Domanda retorica ampia, all’inizio abbiamo una principale che è totalmente ellittica. Un pronome relativo che
introduce in realtà una proposizione dichiarativa, pronome relativo che funge da accusativo di relazione: quid, quod
per riprodurre una domanda in latino è una forma ricorrente.

Dicuntur: si dice

Medea è già pronta alla fuga via mare, però dice di pesarci bene.

Da un punto di vista sintattico tutto si appoggio a ‘dicuntur’

Mondi che si scontrano in mezzo al mare: nescioqui: non so quali monti, aggettivo indefinito, prima parte verbale ma
il valore verbale quasi non si percepisce.

In undis: iperbato e anastrofe

Ovidio qui fa il poeta alessandrino, colto, si ispira a questo modo di fare poesia che prevede che il poeta sia anche un
erudita, che sia a conoscenza di una serie di notizie, anche geografiche, anche se qui si parla di geografia mitica.

Non sa bene come si chiamano i mondi perché il nome di questi scogli marini che apparivano all’improvviso era
oggetto di una disputa erudita. Faceva parte di questo modo di fare poesia il fatto di introdurre degli excursus molto
lunghi geografici, scientifici ecc. Medea quindi si pone il problema di queste rocce e un altro problema è Cariddi, il
mostro, Medea si pone il problema di attraversare lo stretto (Cariddi nome greco per presenza dell’aspirata e della y),
Cariddi risucchia il mare in un vortice e poi ributta fuori l’acqua e crea delle correnti minacciose; dall’altro lato c’è Scilla
che viene rappresentata da Omero come un mostro circondato da cani feroci che rappresentano il rumore, in realtà
è il rumore del mare tempestoso. E’ ‘rapax’: rapace, perché è in grado di portare via le navi.

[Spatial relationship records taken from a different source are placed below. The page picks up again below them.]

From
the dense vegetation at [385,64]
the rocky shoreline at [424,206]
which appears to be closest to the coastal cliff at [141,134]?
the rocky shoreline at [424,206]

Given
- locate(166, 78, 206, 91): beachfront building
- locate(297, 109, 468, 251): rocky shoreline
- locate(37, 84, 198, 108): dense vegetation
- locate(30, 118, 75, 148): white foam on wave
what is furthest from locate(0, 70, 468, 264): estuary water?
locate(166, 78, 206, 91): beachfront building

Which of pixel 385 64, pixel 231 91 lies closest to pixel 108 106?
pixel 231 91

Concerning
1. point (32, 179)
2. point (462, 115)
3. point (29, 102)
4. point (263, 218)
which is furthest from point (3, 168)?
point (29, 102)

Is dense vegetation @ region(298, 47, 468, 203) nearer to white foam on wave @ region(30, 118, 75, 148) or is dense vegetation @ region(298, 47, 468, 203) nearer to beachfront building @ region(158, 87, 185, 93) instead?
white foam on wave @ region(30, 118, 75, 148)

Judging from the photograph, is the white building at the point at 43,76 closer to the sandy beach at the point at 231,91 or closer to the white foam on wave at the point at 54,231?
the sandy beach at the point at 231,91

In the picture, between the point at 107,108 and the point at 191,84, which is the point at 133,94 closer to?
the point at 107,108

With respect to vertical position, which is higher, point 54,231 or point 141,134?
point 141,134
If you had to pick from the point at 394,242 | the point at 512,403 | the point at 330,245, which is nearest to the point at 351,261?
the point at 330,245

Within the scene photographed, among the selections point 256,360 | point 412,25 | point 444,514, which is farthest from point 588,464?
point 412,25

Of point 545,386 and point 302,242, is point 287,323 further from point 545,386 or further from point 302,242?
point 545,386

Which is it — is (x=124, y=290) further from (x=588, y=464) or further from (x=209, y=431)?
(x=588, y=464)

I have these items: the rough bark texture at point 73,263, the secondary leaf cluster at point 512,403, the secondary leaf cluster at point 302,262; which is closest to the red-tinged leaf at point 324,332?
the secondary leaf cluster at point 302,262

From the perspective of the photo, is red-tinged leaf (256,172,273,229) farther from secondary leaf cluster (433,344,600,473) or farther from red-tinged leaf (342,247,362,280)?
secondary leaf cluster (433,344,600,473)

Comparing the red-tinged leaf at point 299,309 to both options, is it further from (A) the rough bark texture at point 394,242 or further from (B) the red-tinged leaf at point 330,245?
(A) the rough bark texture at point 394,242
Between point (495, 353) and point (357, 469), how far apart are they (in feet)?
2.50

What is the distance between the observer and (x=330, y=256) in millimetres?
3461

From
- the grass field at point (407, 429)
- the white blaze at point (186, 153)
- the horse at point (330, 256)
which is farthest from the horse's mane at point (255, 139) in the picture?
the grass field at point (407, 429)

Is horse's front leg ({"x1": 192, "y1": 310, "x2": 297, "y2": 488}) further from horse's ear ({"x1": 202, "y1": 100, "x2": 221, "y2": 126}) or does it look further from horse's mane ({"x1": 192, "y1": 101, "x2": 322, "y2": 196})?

Profundo: dativo particolare, abissi di Sicilia. È in principio un aggettivo che vuol dire ‘senza fondo’, adatto quindi ad
indicare l’abisso. Raramente profundo ha una connotazione positiva, per gli antichi è qualcosa di estremamente
negativo: qualcosa che non si vede.

Vv. 66 68
Abbracciano colui che amo e restando attaccata tra le braccia di Giasone, andrò per i vasti flutti; abbracciata a lui non
avrò paura di nulla, o se l’avrò, l’avrò solo per il mio compagno.

-Dopo aver immaginato il viaggio spaventoso, Medea si consola pensando che farà questo viaggio attaccata a
Giasone, viene fuori la sicurezza di Medea maga che sa di poter contare sul suo potere

Quod amo: ciò che io amo, l’oggetto d’amore, l’antecedente di questo neutro relativo è sottinteso (ID sottinteso)

Amplexa: da amplector, participio

Vv. 69-73
Auto allocuzione, Medea si rivolge a se stessa.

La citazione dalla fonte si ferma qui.